#### EXERCISE
From the listing below, extract each line containing the string "правой".
--- INFORMATION PROVIDED Enclosed Below ---
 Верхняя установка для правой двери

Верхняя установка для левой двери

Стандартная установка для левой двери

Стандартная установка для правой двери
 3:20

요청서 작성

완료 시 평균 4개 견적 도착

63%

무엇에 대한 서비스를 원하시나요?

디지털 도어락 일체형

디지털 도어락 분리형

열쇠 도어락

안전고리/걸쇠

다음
--- End of Enclosed INFORMATION PROVIDED ---
--- INFORMATION PROVIDED Enclosed Below ---
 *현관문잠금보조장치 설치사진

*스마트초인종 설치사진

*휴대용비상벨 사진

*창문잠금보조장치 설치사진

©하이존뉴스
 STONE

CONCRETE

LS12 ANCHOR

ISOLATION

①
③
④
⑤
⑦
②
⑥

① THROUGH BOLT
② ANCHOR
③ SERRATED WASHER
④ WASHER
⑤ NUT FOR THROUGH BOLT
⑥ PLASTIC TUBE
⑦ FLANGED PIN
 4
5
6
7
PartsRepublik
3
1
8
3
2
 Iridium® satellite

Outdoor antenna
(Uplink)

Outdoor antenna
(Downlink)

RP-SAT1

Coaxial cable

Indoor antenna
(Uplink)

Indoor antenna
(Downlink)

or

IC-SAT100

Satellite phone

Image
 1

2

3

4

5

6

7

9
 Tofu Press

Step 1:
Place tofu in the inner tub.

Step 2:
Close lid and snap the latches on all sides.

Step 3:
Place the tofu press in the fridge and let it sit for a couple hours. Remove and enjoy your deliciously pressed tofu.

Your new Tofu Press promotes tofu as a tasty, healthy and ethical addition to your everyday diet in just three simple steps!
--- End of Enclosed INFORMATION PROVIDED ---
#### RESULT FOR THIS EXERCISE
 Верхняя установка для правой двери
Стандартная установка для правой двери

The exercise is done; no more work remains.